I remember assisting the embalmer with a big guy from the Pacific Islands. The skin on his skull was over an inch thick, and it should only be a few millimetres at most. Usually the embalmer can work alone and have a body fully embalmed in about three hours. However it took three of us about two days just to embalm him. Then five of us another day to dress and coffin him.
Special body bags and coffins for heavy or large bodies have always existed. But their rate of use is increasing. Now body bags with handles are becoming more common and are almost a regular site for many transfer crews. One coffin manufacturer told me how he is making proportionately more oversize (OS) coffins than he did a few years ago. He is also looking at different, more secure ways to attach the handles to coffins.
Most normal OS coffins will fit in a hearse and most other spaces without too much trouble. It might be a bit tight, but it can get about. However the custom larger OS coffins are another story, some will not even fit in the hearse. A transfer van is the only option for transporting a large OS coffin. And nobody could carry it by handles, so no handles are attached (which also saves space). They carry it on three to four long bars they place underneath the coffin. This means there is always three to four people on each side, making it easier to carry. However this coffin is too large for most cemeteries and crematoriums. We struggle to fit something like that through a large door, having to go through the service garage door.

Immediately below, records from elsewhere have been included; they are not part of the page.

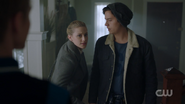 RD-Caps-2x14-The-Hills-Have-Eyes-24-Betty-Jughead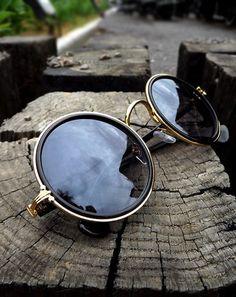 5f7c85e7bbe Round New Fashion glasses Men Women Trend Sunglasses Frog mirror UV  Protection coating Sun Glasses Eyewear goggles Accessories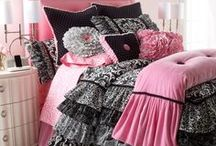 (Bedding Sets) / by Crystal Renee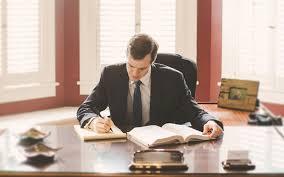 وکیل پایه یک دادگستری به چه کسی گفته میشود و فرق آن با وکیل پایه دو چیست؟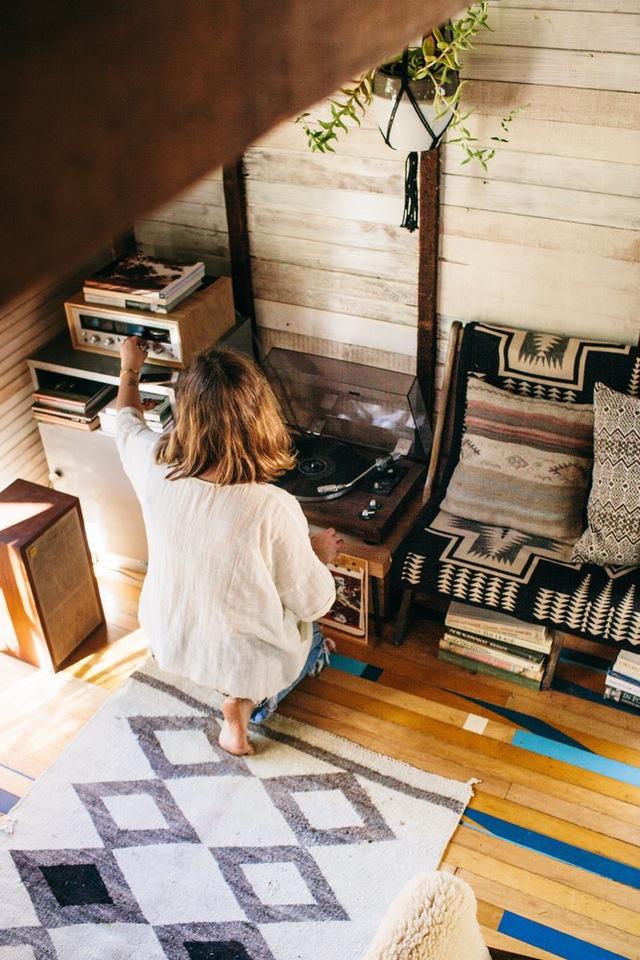 Sàn gỗ được tô điểm độc đáo bằng gam màu xanh làm điểm nhấn.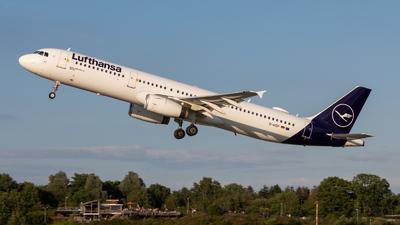 A picture of DAIDF - Airbus A321231 - Lufthansa - © vwmatze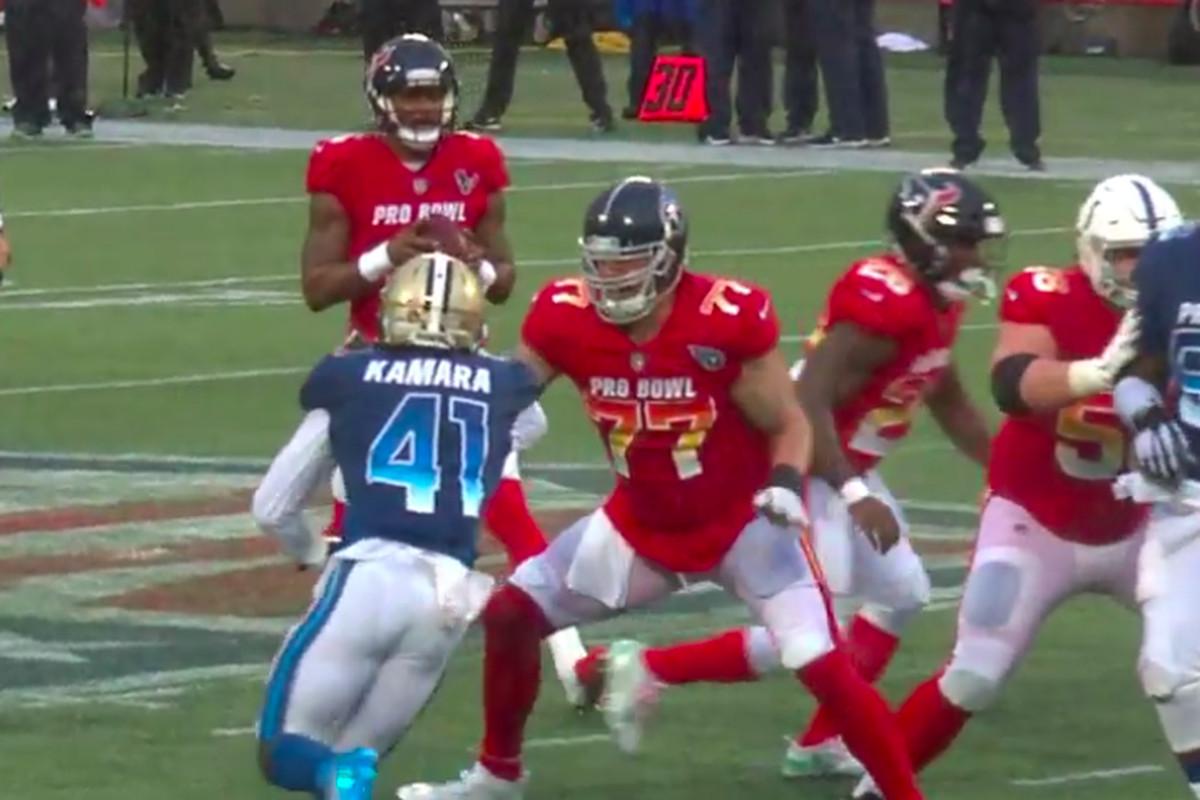 quality design 4f0c4 23557 2019 Pro Bowl: Alvin Kamara plays defensive end, beats ...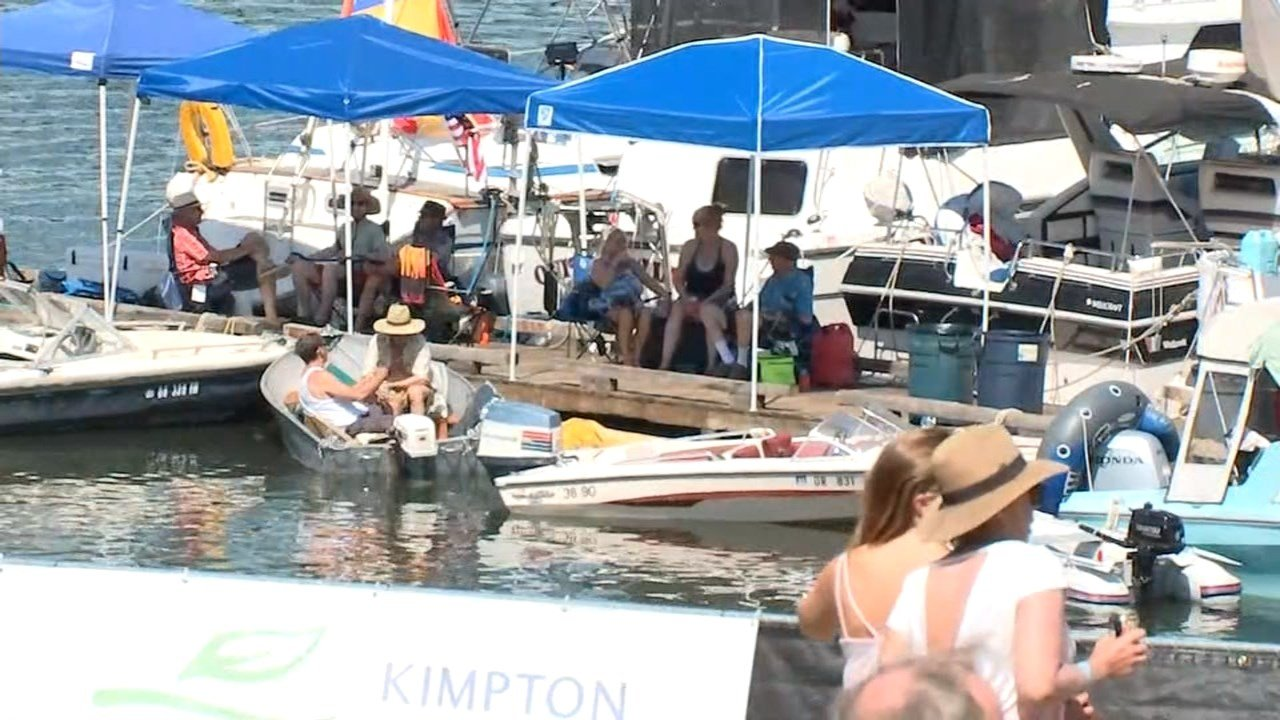 People watching the 2017 Waterfront Blues Festival (KPTV)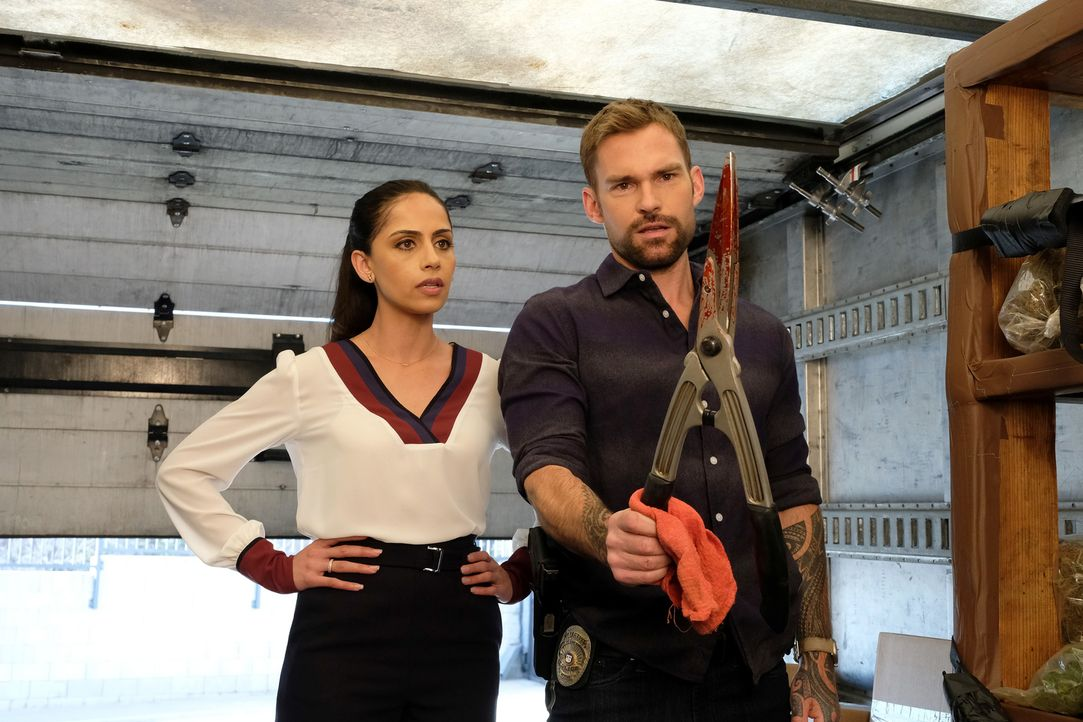 Erica Malick (Nishi Munshi, l.); Wesley Cole (Seann William Scott, r.) - Bildquelle: Ray Mickshaw 2019 Warner Bros. Entertainment Inc. All Rights Reserved.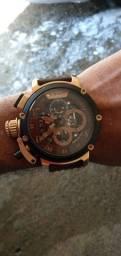 Vende-se relógio U-BOAT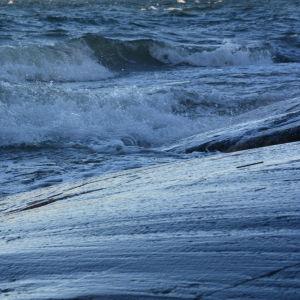 Hårda vindar till havs.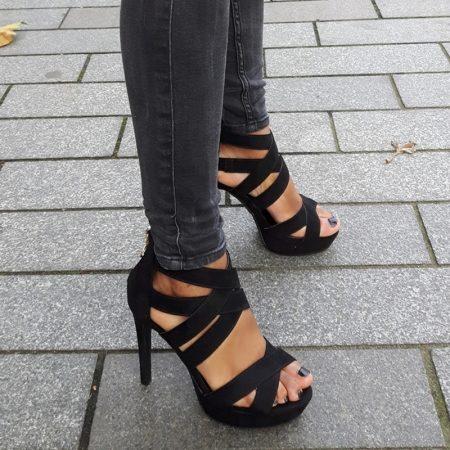 Zwarte sandaal met banden over de voet, plateau en hoge hakken
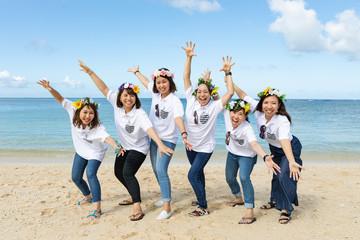 沖縄のビーチで女子会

Most of these large coffins do not fit in many regular crematoriums, either through the doors or in the 'burner' itself. Just last year crematorium set about installing a spacial new 'burner' to cremate larger bodies. It will have a bigger door and more space inside because they had a couple of bodies that would not fit in the crematorium. They had to get the funeral director to re-coffin the body into a smaller custom made coffin with thin walls. Squishing up the body to do so. A regular 'burner' costs over $250,000 just to buy, let alone install. So a special larger one will cost a lot more. Yet it is obviously worth it and they will be one of the only crematoriums to have the larger accommodation. The average burning time is about 3 hours for most bodies. However they have had a couple in recent time who took 24-36 hours. This is a big difference from most people.
Recently the coroners at Glebe installed a special lifting machine over the lift we use to load bodies in and out of the coroners. This lifting device is designed to move a body between the coroners trolleys and the transfer stretcher. It is not just bolted onto the roof but has its own special frame built into the roof and has a weight rating of up to 400kg. This would have easily cost tens of thousands to buy and install. And the coroners had their last budget heavily slashed so much they had to reduce staff in some areas. But again, just like the special cremator it is worth it.
There were rumours that the cemeteries were considering increasing the size of grave plots. You can buy larger plots, or double sized plots. But the rumour was that they were looking at increasing the average size of plots. And cemeteries are very space conscious. They covert space and hold on to it with devotion, always desiring and devouring more. After all, once a space is taken it will be decades before it may become open again. Waverly for example is mostly closed, to buy a plot there would cost at least $70,000 for just one, if it is even available. And selling space is worth a lot, they even take out or shrink roads to make space for more grave plots. Others constantly try to expand into neighbouring national parks or empty land. For the cemeteries to increase plot size would be to lose land, which is a massive issue for the cemetery.
Overall many new procedures, technologies and attitudes are being developed to deal with the increasing number of obese people in Australia. All at great cost, time and effort. But in the end many organisations see it as worth it.